REQUIREMENT:
Find every line in the records below that holds the word "sponge", and copy it out.

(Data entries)

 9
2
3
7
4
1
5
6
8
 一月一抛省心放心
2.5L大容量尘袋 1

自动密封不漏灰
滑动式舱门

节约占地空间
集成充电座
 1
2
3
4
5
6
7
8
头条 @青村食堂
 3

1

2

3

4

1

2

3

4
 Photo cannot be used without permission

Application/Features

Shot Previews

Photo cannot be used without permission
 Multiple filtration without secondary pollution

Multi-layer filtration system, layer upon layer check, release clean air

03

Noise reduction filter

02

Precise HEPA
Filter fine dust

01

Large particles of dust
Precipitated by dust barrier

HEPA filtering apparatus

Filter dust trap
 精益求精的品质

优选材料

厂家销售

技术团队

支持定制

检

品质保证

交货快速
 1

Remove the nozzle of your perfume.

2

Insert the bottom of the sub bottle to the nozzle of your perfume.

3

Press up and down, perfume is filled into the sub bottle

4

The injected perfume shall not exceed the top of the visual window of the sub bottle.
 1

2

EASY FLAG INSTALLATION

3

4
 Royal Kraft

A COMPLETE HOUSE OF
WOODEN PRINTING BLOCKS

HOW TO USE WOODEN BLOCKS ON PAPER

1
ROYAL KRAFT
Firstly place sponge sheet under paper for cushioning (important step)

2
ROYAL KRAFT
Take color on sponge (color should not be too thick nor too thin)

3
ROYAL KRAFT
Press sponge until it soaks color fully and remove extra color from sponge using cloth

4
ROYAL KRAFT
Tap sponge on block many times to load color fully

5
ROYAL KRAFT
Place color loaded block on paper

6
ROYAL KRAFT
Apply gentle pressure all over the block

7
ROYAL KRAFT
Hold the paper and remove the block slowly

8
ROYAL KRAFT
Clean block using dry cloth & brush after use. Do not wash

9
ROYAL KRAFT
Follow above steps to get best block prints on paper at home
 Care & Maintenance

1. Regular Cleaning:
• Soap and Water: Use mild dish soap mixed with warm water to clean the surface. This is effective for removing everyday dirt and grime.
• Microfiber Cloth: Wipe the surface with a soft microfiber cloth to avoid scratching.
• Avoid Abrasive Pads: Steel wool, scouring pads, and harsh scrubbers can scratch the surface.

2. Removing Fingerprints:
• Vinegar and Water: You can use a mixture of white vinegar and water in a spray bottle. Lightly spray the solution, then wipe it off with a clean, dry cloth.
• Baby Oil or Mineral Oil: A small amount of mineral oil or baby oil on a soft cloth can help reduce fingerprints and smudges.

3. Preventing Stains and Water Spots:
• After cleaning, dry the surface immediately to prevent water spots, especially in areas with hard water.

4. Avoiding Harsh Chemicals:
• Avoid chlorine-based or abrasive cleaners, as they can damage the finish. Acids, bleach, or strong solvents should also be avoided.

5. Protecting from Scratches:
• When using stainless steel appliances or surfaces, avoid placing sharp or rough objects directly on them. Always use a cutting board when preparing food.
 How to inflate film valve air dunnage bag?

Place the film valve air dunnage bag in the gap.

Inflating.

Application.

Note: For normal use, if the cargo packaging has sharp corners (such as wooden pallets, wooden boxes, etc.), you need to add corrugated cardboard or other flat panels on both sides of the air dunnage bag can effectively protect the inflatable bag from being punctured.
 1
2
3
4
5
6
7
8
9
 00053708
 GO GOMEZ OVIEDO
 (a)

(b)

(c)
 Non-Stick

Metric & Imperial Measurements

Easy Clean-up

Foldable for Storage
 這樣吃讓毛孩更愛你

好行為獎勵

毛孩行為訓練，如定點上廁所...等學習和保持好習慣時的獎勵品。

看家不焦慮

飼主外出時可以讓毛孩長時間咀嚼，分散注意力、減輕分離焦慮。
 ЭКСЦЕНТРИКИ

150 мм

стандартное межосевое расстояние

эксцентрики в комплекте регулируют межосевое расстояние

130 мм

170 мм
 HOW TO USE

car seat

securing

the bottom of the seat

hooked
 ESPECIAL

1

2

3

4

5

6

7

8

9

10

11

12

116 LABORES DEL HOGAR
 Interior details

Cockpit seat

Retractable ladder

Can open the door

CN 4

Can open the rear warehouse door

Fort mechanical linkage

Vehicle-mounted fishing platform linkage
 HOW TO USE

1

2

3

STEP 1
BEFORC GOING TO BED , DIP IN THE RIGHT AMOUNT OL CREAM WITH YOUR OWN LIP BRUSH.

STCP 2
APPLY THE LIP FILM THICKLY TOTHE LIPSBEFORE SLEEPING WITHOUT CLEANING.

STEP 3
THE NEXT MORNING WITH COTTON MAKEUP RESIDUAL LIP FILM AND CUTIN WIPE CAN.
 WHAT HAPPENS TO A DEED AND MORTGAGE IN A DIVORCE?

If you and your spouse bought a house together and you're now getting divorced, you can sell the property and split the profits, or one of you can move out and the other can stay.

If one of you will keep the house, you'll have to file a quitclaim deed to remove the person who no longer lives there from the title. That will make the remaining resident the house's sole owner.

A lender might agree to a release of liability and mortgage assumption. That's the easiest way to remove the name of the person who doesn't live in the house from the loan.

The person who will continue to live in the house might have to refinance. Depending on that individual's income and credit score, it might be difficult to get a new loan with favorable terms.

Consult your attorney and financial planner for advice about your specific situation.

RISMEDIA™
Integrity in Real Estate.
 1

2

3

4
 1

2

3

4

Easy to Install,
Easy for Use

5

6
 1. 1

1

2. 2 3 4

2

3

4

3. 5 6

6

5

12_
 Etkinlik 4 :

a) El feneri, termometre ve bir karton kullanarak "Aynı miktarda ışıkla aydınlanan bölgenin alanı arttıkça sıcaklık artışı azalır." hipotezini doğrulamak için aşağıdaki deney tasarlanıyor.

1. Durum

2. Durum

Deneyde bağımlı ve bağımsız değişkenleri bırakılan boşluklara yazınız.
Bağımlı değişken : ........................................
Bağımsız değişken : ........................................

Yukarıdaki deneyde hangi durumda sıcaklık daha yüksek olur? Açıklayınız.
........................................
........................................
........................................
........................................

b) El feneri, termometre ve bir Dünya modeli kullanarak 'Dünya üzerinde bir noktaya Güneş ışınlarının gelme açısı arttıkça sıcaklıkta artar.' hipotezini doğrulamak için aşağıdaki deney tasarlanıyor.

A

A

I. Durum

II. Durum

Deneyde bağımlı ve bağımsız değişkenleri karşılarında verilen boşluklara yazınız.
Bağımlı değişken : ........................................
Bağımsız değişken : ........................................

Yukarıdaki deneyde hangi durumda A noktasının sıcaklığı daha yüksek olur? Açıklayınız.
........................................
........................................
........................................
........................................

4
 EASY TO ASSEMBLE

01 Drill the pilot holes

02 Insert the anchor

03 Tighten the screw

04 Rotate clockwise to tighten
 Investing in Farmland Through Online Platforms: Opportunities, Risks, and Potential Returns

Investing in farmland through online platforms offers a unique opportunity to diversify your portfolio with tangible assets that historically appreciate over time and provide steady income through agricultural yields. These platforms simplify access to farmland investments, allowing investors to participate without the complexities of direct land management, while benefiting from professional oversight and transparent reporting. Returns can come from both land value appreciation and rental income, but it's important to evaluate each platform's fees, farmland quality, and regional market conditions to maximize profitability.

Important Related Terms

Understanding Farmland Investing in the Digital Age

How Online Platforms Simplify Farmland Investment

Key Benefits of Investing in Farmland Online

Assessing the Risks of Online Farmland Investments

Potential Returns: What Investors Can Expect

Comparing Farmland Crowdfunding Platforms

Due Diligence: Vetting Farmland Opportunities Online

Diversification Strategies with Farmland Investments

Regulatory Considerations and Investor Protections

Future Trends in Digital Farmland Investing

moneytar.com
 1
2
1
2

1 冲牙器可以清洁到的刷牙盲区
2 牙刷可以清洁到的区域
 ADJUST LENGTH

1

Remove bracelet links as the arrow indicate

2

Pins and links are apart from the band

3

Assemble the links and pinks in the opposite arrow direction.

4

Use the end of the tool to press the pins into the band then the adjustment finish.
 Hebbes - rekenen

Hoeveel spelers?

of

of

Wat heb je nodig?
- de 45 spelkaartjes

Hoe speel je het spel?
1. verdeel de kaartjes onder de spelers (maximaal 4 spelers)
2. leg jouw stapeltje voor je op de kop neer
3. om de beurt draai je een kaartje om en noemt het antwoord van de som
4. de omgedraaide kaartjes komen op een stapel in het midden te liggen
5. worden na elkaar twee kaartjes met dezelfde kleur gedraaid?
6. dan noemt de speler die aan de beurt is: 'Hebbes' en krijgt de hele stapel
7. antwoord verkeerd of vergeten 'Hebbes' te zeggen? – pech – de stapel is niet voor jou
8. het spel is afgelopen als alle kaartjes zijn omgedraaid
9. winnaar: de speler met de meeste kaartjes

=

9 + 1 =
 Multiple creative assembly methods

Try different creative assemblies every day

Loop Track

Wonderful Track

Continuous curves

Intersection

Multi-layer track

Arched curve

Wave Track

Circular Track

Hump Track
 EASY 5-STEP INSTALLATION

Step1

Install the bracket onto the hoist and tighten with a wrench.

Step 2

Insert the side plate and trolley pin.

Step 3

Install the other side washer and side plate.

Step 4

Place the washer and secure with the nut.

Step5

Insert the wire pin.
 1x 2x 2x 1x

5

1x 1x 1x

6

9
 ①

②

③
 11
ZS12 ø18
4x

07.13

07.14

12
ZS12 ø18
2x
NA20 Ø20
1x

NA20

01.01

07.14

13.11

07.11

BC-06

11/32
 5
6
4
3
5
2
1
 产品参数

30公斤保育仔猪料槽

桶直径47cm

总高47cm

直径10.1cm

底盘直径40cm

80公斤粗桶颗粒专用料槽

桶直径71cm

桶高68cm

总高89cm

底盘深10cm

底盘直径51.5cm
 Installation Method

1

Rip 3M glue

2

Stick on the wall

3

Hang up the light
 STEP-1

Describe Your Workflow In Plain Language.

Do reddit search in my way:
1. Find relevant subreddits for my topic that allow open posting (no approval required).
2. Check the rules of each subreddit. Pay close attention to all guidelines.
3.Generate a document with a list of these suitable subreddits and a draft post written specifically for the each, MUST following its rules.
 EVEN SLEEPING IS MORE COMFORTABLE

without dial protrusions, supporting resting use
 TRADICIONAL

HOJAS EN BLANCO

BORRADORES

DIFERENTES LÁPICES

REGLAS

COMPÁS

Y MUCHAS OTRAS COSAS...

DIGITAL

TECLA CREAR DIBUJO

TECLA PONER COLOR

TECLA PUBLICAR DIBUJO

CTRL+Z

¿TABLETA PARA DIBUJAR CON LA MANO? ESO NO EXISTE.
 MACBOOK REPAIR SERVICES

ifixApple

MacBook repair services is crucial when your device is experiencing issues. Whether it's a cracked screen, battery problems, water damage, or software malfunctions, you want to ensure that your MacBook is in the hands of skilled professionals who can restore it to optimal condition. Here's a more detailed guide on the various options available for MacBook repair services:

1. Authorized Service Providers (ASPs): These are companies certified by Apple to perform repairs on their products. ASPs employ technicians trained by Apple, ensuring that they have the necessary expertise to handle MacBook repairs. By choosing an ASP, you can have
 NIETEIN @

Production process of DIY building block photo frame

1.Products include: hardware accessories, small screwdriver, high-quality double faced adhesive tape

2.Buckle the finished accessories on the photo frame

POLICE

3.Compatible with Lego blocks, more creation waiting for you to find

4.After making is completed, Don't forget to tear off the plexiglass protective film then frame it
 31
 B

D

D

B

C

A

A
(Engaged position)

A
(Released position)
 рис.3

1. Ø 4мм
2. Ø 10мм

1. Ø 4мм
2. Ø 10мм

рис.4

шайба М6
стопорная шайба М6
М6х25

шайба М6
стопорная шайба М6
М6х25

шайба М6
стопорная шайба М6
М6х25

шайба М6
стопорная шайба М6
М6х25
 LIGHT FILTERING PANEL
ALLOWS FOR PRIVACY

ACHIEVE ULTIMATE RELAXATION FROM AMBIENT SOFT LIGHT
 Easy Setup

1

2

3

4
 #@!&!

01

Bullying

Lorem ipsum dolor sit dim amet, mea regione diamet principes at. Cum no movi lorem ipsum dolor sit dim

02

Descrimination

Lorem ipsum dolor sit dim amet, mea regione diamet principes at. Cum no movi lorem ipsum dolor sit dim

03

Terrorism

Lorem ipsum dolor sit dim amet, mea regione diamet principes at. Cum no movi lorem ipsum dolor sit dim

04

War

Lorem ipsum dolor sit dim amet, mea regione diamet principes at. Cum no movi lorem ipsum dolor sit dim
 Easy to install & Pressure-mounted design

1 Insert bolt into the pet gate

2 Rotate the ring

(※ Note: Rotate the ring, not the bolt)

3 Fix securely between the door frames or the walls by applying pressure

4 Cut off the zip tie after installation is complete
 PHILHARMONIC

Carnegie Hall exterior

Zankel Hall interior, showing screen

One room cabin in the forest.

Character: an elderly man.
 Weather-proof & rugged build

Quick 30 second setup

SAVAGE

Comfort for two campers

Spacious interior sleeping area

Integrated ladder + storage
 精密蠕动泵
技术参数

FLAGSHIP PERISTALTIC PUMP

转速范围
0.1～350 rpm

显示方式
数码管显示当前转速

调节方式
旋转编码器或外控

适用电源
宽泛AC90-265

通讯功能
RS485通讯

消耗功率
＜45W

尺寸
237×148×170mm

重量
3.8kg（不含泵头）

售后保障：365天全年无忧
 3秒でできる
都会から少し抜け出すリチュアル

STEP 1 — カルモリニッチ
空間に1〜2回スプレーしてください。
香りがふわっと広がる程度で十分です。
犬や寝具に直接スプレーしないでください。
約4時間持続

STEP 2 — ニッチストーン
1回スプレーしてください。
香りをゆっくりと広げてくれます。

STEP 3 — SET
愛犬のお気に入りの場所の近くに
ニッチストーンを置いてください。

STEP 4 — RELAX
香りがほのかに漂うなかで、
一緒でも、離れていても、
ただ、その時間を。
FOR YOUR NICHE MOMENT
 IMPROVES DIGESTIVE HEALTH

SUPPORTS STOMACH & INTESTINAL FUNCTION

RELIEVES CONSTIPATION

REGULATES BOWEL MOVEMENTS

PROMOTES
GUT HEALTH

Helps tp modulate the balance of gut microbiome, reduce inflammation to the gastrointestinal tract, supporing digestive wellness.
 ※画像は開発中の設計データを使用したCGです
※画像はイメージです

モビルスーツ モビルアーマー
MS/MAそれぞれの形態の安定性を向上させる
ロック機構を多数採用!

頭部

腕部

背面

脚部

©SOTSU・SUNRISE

SOLUTION TO THIS EXERCISE:
Firstly place sponge sheet under paper for cushioning (important step)
Take color on sponge (color should not be too thick nor too thin)
Press sponge until it soaks color fully and remove extra color from sponge using cloth
Tap sponge on block many times to load color fully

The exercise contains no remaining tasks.